Now I’m going to turn to the famous love chapter of Paul in 1 Corinthians 13. At the end of chapter 12, he says:
“...I show you a still more excellent way.”
That “still more excellent way” is unfolded in the opening verses of chapter 13. And this is what he says in the first three verses:
“If I speak with the tongues of men and of angels, but do not have love [agape], I have become a noisy gong or a clanging cymbal. And if I have the gift of prophecy, and know all mysteries and all knowledge; and if I have all faith, so as to remove mountains, but do not have love, I am nothing. And if I give all my possessions to feed the poor, and if I deliver my body to be burned, but do not have love, it profits me nothing.”

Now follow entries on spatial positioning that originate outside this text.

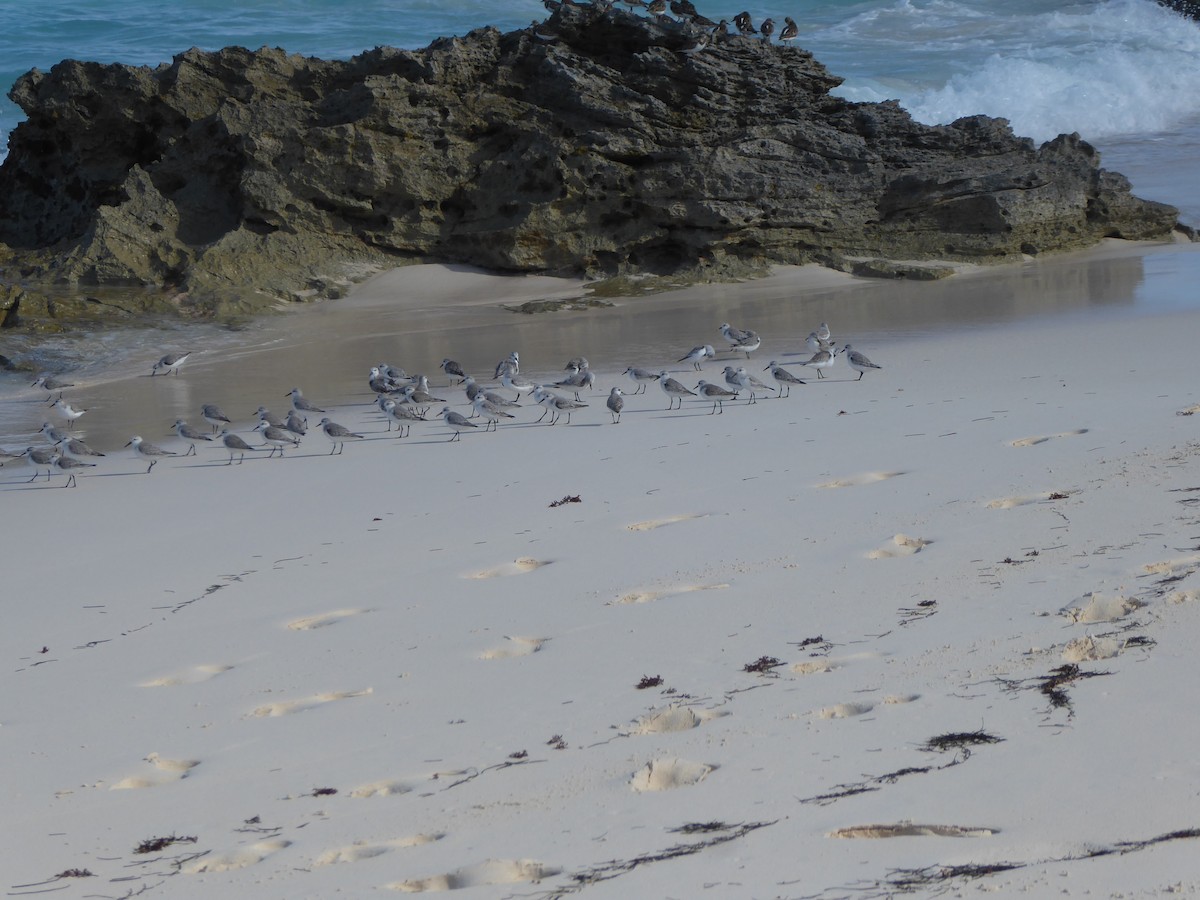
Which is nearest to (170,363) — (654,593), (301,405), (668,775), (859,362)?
(301,405)

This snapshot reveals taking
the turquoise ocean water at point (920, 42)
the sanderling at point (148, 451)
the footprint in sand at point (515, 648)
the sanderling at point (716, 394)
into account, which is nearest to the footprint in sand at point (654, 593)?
the footprint in sand at point (515, 648)

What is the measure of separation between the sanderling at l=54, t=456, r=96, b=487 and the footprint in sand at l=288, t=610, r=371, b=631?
13.1 feet

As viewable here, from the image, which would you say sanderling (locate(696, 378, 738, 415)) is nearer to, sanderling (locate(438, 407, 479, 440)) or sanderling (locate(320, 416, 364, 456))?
sanderling (locate(438, 407, 479, 440))

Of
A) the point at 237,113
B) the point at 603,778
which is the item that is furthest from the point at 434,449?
the point at 237,113

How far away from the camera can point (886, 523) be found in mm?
6375

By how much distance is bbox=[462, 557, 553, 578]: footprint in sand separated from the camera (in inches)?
248

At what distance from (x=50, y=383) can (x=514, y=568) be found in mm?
7577

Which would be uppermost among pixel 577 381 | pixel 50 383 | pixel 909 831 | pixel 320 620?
pixel 577 381

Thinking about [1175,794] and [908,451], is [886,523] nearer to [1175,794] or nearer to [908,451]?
[908,451]

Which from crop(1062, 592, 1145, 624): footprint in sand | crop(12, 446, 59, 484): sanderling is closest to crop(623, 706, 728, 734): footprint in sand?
crop(1062, 592, 1145, 624): footprint in sand

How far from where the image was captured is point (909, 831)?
3.52 m

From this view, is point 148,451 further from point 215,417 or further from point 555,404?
point 555,404

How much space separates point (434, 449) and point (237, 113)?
9486mm

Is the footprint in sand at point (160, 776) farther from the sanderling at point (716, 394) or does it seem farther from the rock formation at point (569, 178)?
the rock formation at point (569, 178)
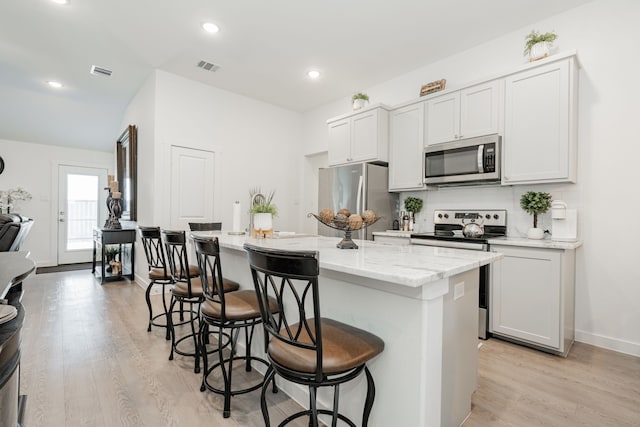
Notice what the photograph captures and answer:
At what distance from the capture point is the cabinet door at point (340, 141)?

It’s very, very important that we see that. All the gifts and manifestations of the Holy Spirit are intended to be channels or instruments of divine love. If we do not use those gifts, if we do not make them available to the love of God, we frustrate God’s purposes. We may have all the other gifts, but we’re simply left like a clanging cymbal or a noisy gong. We are nothing, we have nothing.
I think it’s important that we see the words that Paul uses in 1 Corinthians 13:1. He says:
“If I speak with the tongues of men and of angels, but do not have love, I have become a noisy gong or a clanging cymbal.”
I believe when the Holy Spirit comes in, He comes into a heart that has been purified by faith and that’s turned toward God. But later it’s possible to dry up; it’s possible to miss God’s purpose and misuse what God has made available to us. And in that case, it happens as Paul said, “I have become a clanging cymbal or a noisy gong.” I wasn’t that way when I received but through missing the purpose, I have become like that and I frustrated God’s purpose.
I’d like to compare with that what Paul says in 1 Timothy 1:5-6:
“The goal of all Christian ministry is love. The purpose of God for the Christian is the consistent expression of divine love.”
So let me just sum up the three phases as I see it in this process of imparting God’s love to us. First, the new birth. When we’re born again we become capable of that kind of love. Second, the outpouring of the totality of God’s love into our hearts by the Holy Spirit who’s given to us the inexhaustible resources of God made available to us. And third, the expression of that love worked out in daily living through discipline and character training. That’s when that love that comes from God is through us made available to our fellow human beings.
I remember once looking at Niagara Falls for the first time and thinking that tremendous quantity of water poured out that it was like the love of God poured out. And then I thought to myself, “Nevertheless, its real purpose is not fulfilled merely in the outpouring but when that power is channeled and used to bring light and heat and power to the inhabitants of many of the major cities of the North American continent, then the purpose is achieved.” And that’s how it is with us. We receive God’s love when we’re born again; it’s poured out over us by the Holy Spirit; but it becomes available to our fellow human beings as it’s channeled through our lives in discipline and training.
Well, our time is up for today. I’ll be back with you again tomorrow at this time. Tomorrow, I’ll be explaining just how you can open up to the Holy Spirit and receive Him in His fullness.